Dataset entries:
+ + +

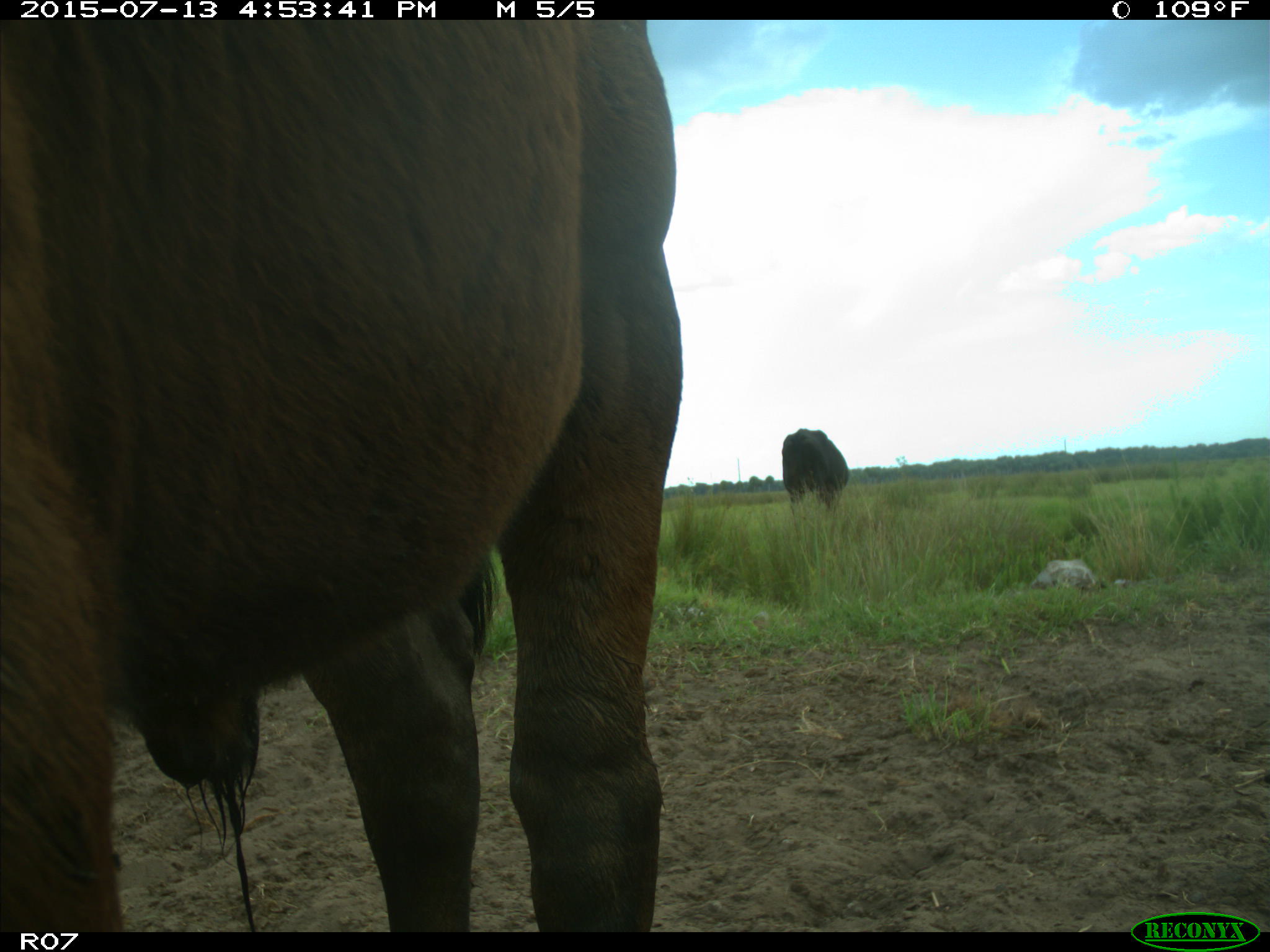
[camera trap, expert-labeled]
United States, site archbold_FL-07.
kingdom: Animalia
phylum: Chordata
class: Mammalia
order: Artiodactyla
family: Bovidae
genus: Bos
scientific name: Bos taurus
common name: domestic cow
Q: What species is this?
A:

+ + +

=== WORK ORDER ===
Where the line containing "phylum: Chordata" appears in the data above, begin there and reproduce every line to the end exactly; include nothing else.

=== WRITTEN RESPONSE ===
phylum: Chordata
class: Mammalia
order: Artiodactyla
family: Bovidae
genus: Bos
scientific name: Bos taurus
common name: domestic cow
Q: What species is this?
A:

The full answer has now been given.